▶ [Task instructions]: For this exercise, reproduce the records exactly as they stand and do not carry any images over.

Top of Extracted information

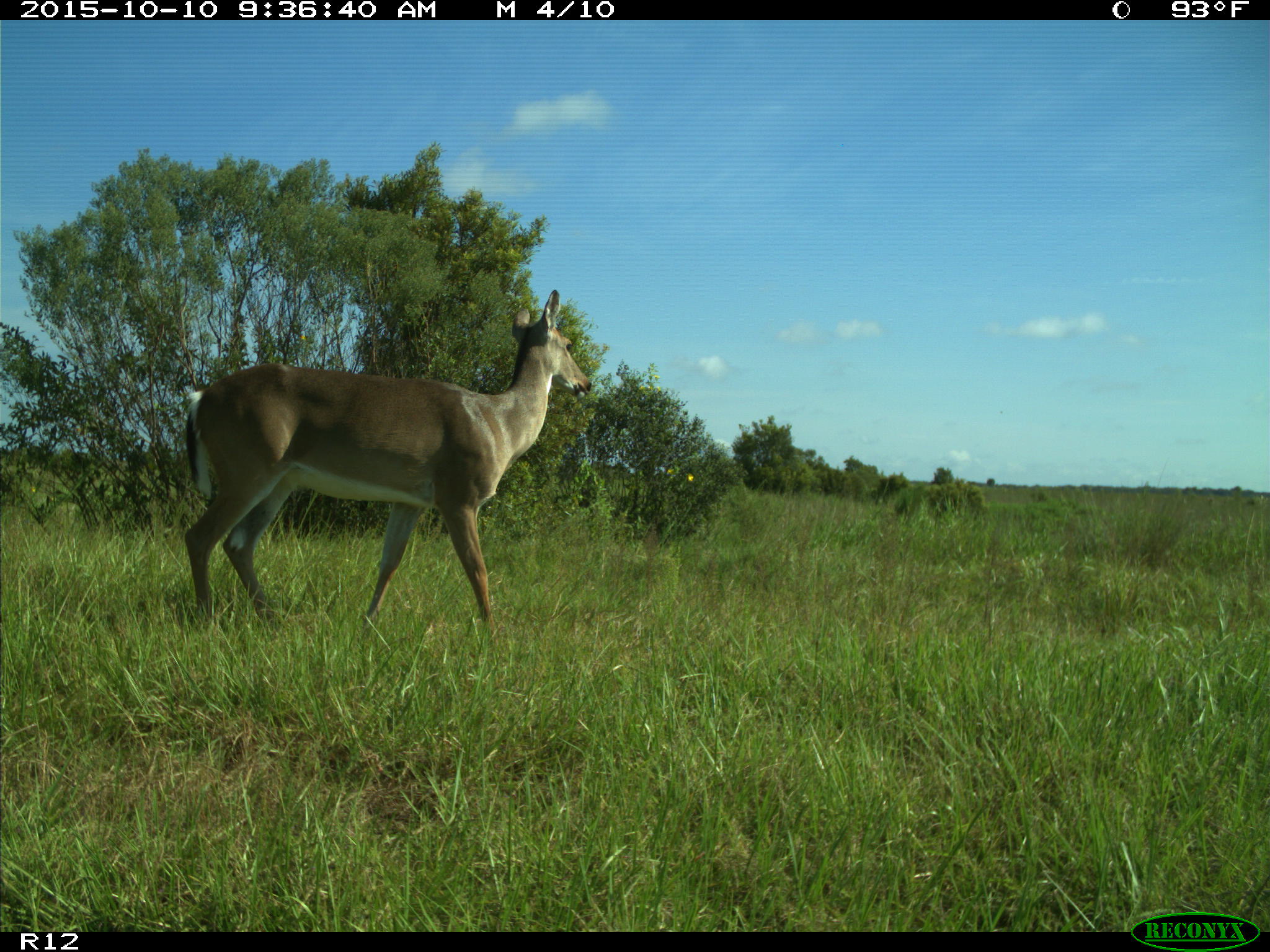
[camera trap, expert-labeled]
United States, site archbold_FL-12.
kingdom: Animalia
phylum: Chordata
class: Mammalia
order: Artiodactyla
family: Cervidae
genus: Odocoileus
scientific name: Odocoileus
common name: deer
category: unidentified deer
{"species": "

Bottom of Extracted information

▶ [Task solution]:
[camera trap, expert-labeled]
United States, site archbold_FL-12.
kingdom: Animalia
phylum: Chordata
class: Mammalia
order: Artiodactyla
family: Cervidae
genus: Odocoileus
scientific name: Odocoileus
common name: deer
category: unidentified deer
{"species": "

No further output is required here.